*** TEXT PROVIDED Section Begins ***

2. The invention of claim 1, wherein said means for removing the leakage comprises a drain opening positioned in said bottom.
3. The invention of claim 2, wherein said means for removing the leakage further comprises hosing coupled with said opening to route the leakage to a remote location.
4. The invention of claim 1, wherein said means for removing the leakage comprises a pump having an inlet tube positioned within said basin.
5. The invention of claim 4, including a moisture sensor positioned within the basin and coupled with the pump to activate the pump upon detection of said leakage.

This invention relates in general to automatic dishwashing machines and, more particularly, to a basin for collecting and draining leakage from such machines.

Automatic dishwashing machines have become a common kitchen appliance and are typically installed under the kitchen counter. A problem commonly encountered with dishwashing machines is the failure of the watertight seals such as those about the loading door. During each washing cycle, water may then leak from the machine onto the floor. This type of leakage often goes unnoticed by the homeowner because of the recessed location of the machine. Often only a small quantity of water leaks from the machine and quickly penetrates into the flooring so that even if the homeowner were to examine the flooring beneath the dishwasher, there would be no visual signs of leakage. Over a period of time, the undetected leakage may cause considerable damage to the flooring in the vicinity of the machine as well as the ceiling in the room below the kitchen. The first noticeable signs of water leakage are often evident only after considerable damage has occurred to the floor and ceiling below.

*** TEXT PROVIDED Section Ends ***
*** DATASET SECTION Section Begins ***

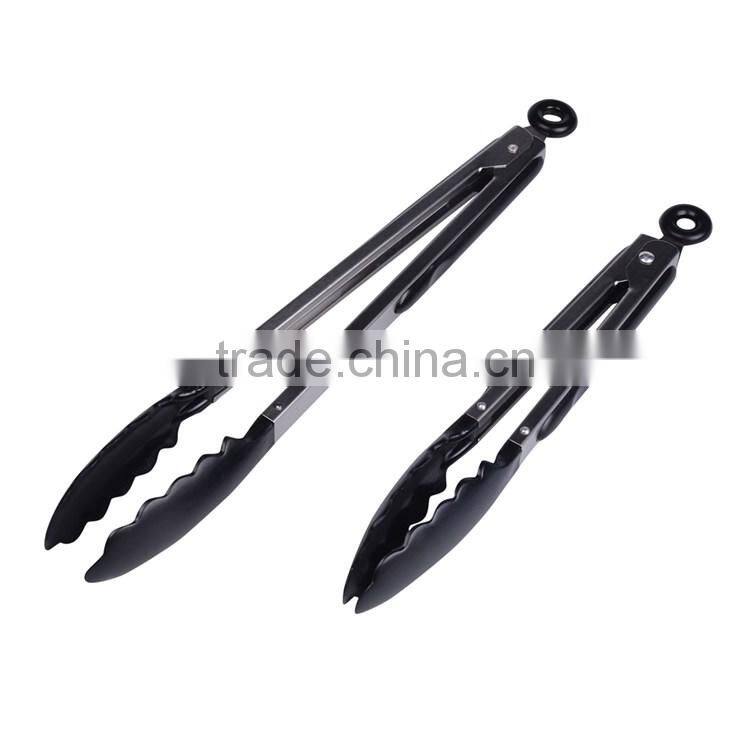 Hot sale factory directly stainless steel led bbq grill clamp light kitchen bread tongs cooking food clip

*** DATASET SECTION Section Ends ***

--- REQUIRED TASKS ---
• 1. Rewrite the part of the dishwasher leakage text that opens with the words containing "3. The invention" and closes with "from such machines.", putting "tubing" in place of "hosing".
• 2. According to the dishwasher leakage text, where are automatic dishwashing machines typically installed?
The material has nothing to do with the dishwasher leakage text.

--- TASK ANSWERS ---
• 1.
3. The invention of claim 2, wherein said means for removing the leakage further comprises tubing coupled with said opening to route the leakage to a remote location.
4. The invention of claim 1, wherein said means for removing the leakage comprises a pump having an inlet tube positioned within said basin.
5. The invention of claim 4, including a moisture sensor positioned within the basin and coupled with the pump to activate the pump upon detection of said leakage.

This invention relates in general to automatic dishwashing machines and, more particularly, to a basin for collecting and draining leakage from such machines.

• 2. Under the kitchen counter.